**THE REQUEST:** Starting at the first of the lines below and ending at the line that contains "Answer: green flower", arrange those lines as a Markdown table with the columns No. and Text, numbering each row and skipping blank lines. Leave the pictures out of the table.

**PROVIDED RECORDS:**
________________________

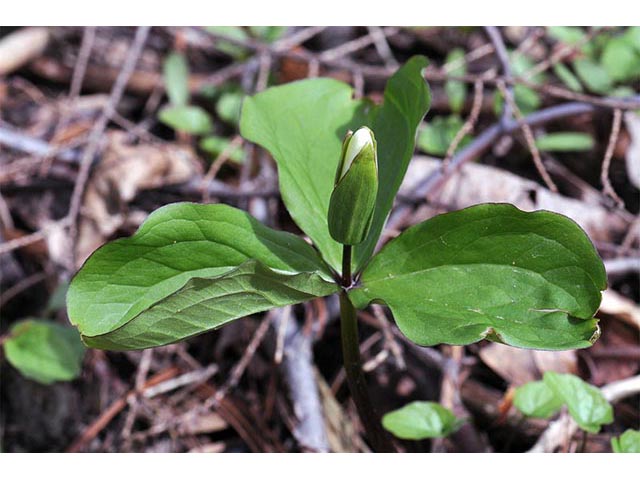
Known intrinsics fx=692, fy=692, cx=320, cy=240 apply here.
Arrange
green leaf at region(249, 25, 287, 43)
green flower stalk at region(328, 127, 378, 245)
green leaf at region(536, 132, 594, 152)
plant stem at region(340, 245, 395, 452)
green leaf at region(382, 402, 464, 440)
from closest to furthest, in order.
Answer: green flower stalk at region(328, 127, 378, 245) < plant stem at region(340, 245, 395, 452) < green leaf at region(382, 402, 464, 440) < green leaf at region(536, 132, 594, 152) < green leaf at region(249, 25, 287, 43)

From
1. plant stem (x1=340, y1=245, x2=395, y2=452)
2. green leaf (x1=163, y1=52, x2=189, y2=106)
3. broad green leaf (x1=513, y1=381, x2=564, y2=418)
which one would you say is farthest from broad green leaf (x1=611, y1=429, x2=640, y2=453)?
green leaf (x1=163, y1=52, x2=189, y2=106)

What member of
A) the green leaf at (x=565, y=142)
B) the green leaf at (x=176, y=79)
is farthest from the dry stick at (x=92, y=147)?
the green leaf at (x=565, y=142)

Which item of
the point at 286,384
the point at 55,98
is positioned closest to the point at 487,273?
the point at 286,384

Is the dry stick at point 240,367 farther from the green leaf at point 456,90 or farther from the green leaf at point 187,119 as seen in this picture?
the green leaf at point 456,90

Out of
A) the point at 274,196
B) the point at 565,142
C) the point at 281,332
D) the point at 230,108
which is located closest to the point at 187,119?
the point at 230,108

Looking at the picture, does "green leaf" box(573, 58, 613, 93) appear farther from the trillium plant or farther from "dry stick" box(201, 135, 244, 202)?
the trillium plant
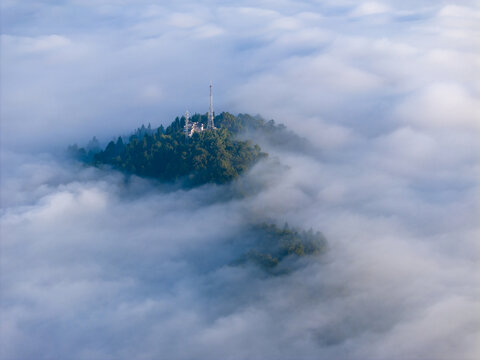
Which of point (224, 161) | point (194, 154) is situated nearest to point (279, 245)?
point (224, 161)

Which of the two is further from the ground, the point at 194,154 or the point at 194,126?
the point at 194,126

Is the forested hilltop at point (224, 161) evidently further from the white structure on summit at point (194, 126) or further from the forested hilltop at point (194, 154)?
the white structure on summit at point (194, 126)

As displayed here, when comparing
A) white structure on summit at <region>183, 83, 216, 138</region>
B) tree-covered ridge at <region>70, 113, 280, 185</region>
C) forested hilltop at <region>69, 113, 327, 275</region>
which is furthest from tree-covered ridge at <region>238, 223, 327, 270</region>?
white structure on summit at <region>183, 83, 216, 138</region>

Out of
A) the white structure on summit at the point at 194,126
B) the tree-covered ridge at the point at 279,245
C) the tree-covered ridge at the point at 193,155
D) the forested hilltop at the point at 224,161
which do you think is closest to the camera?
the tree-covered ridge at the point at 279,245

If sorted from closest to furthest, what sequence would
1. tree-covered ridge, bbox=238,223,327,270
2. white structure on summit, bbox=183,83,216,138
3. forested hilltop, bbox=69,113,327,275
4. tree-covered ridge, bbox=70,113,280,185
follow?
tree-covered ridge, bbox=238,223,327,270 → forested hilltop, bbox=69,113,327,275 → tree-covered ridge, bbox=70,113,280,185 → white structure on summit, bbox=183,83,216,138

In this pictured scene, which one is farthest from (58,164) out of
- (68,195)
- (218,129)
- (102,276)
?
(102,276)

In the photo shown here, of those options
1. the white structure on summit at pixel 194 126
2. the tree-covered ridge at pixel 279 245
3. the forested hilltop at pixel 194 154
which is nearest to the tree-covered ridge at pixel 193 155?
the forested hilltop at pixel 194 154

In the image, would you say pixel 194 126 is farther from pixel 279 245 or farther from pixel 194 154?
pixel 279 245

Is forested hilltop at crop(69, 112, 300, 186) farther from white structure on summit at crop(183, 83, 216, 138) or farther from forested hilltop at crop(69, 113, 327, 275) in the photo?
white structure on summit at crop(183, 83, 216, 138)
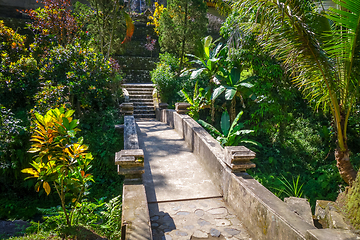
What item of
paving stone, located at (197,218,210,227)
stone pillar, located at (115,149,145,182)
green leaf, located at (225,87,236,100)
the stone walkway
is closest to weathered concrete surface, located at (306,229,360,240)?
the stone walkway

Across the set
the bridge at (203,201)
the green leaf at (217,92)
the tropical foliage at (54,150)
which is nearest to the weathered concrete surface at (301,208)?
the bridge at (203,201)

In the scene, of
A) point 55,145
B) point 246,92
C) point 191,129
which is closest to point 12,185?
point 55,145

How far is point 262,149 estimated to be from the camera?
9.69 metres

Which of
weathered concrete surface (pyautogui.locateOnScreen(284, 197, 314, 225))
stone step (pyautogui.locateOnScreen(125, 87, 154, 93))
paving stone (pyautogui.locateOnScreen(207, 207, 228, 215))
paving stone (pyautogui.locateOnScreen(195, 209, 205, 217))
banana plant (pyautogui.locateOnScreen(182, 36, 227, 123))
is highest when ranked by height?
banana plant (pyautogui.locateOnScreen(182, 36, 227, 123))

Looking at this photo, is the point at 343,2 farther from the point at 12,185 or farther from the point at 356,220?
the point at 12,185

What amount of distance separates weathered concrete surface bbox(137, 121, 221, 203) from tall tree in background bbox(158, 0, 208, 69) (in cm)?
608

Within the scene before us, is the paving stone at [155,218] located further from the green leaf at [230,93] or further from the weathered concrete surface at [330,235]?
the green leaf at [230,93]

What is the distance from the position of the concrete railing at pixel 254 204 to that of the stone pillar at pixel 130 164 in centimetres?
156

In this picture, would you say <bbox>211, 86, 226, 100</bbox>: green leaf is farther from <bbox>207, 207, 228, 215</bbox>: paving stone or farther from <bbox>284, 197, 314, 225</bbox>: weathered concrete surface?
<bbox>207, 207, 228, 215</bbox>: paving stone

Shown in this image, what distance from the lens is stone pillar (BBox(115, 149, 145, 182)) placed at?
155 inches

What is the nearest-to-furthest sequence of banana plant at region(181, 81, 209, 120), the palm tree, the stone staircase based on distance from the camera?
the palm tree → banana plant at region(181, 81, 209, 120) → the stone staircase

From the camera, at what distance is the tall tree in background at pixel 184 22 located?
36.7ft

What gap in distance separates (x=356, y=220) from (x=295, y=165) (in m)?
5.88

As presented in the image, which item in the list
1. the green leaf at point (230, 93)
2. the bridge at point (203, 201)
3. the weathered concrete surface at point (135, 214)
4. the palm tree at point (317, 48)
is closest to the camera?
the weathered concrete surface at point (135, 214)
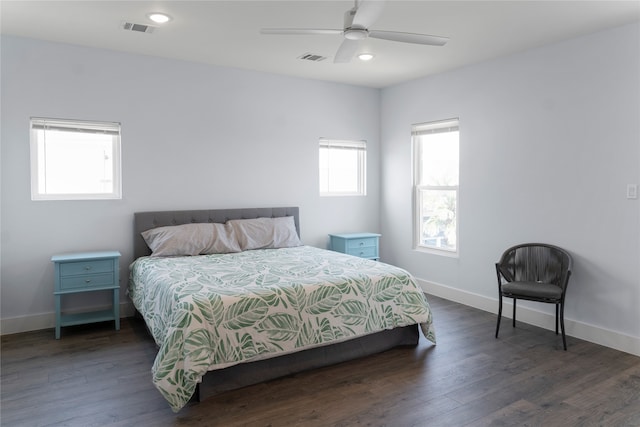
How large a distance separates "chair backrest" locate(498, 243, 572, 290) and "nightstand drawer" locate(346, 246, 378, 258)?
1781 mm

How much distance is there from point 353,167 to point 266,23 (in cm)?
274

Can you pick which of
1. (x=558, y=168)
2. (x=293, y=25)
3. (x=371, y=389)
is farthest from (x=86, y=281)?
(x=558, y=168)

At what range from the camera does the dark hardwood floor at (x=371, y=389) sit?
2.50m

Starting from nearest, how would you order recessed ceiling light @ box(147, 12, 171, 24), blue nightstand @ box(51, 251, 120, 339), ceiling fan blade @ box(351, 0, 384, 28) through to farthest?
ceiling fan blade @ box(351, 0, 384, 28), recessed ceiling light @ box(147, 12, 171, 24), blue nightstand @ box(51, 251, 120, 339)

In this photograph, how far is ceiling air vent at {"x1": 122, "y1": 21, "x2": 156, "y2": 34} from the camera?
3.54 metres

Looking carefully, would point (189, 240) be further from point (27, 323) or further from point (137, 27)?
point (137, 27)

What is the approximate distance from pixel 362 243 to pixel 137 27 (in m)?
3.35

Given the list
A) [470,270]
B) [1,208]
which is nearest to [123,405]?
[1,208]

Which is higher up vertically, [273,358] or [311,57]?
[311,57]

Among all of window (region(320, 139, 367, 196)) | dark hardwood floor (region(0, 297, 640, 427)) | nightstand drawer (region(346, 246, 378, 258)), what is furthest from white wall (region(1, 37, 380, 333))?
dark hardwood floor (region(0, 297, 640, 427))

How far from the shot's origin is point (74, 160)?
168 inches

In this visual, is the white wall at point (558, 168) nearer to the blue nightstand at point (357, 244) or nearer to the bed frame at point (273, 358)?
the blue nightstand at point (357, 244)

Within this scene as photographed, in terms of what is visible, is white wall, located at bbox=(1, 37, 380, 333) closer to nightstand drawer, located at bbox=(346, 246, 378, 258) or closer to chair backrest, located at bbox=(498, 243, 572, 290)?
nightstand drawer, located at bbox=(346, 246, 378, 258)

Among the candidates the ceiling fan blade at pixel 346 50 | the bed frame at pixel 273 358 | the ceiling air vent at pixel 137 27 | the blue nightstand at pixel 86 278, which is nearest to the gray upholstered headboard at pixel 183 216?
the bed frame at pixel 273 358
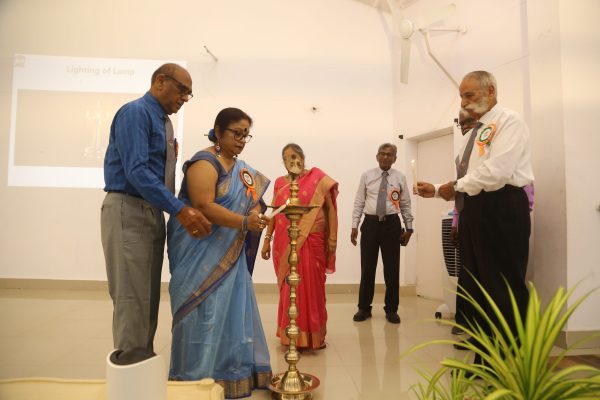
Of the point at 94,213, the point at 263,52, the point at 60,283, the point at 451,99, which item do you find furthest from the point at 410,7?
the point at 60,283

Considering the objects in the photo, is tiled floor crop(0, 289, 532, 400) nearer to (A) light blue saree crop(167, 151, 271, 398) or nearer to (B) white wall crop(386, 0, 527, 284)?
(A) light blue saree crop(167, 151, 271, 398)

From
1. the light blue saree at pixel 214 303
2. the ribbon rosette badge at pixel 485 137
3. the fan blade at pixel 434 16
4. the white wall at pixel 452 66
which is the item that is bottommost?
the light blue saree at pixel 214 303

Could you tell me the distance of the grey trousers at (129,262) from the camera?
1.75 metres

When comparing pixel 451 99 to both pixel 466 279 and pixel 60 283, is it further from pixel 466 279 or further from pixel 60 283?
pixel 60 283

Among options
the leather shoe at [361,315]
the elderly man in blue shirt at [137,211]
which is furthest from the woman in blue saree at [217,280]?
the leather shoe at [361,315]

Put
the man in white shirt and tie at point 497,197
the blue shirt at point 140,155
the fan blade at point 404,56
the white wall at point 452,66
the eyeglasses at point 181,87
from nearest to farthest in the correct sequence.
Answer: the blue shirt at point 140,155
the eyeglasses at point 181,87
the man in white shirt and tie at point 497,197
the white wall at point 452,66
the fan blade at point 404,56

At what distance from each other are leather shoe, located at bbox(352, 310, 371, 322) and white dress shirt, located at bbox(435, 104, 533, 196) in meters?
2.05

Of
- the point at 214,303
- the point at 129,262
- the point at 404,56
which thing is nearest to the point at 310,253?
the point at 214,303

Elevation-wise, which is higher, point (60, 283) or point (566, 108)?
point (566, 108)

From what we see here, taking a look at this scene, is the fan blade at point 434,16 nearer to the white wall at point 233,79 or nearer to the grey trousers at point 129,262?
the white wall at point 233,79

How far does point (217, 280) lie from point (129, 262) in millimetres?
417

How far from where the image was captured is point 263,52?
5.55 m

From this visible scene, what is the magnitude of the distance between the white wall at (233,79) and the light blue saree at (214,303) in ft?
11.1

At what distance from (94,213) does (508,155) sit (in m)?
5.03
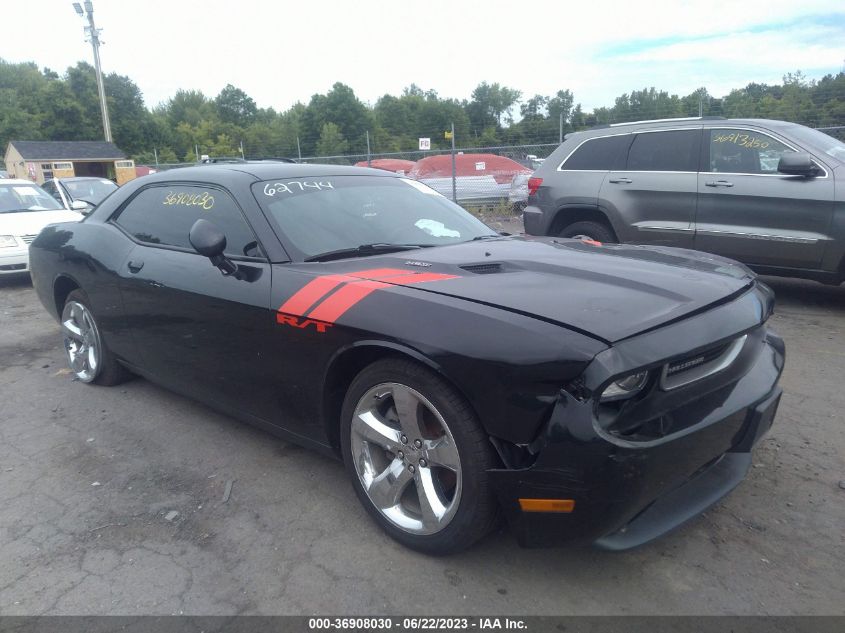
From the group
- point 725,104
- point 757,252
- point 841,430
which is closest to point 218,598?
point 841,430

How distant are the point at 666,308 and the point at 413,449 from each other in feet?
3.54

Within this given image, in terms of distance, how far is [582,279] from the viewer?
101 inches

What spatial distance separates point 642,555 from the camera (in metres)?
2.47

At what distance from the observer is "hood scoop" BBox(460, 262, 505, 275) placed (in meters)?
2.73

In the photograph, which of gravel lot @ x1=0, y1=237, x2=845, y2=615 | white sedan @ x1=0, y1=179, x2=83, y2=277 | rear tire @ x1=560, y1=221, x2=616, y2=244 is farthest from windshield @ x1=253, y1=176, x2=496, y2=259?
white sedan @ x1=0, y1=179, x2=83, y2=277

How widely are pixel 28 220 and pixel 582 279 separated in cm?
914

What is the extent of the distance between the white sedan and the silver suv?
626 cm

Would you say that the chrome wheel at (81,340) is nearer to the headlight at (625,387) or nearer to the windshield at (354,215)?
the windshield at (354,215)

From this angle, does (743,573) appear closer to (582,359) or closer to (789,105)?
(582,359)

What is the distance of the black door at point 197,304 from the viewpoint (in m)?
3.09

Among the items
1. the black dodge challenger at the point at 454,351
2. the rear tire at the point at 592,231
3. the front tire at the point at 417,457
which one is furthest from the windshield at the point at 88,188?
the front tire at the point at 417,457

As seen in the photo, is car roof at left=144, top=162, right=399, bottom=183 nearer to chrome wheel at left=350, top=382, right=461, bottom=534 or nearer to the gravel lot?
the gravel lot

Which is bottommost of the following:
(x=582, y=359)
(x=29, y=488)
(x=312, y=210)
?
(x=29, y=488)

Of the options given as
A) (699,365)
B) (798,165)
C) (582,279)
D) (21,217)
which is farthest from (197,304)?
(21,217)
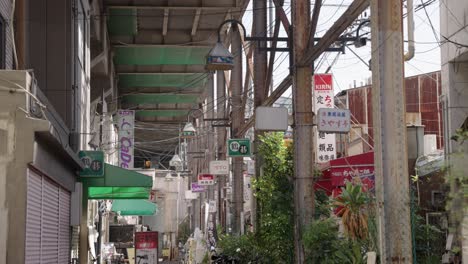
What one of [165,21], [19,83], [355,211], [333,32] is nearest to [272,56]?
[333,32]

________________________

**TASK RESULT:**
| No. | Text |
|---|---|
| 1 | Known intrinsics fx=692, fy=692, cx=320, cy=240 apply here. |
| 2 | Arrange |
| 3 | green leaf at region(249, 25, 287, 43) |
| 4 | green flower stalk at region(328, 127, 378, 245) |
| 5 | green leaf at region(536, 132, 594, 152) |
| 6 | plant stem at region(340, 245, 395, 452) |
| 7 | green leaf at region(382, 402, 464, 440) |
| 8 | from closest to furthest, in order. |
| 9 | Answer: green flower stalk at region(328, 127, 378, 245) < plant stem at region(340, 245, 395, 452) < green leaf at region(382, 402, 464, 440) < green leaf at region(536, 132, 594, 152) < green leaf at region(249, 25, 287, 43) |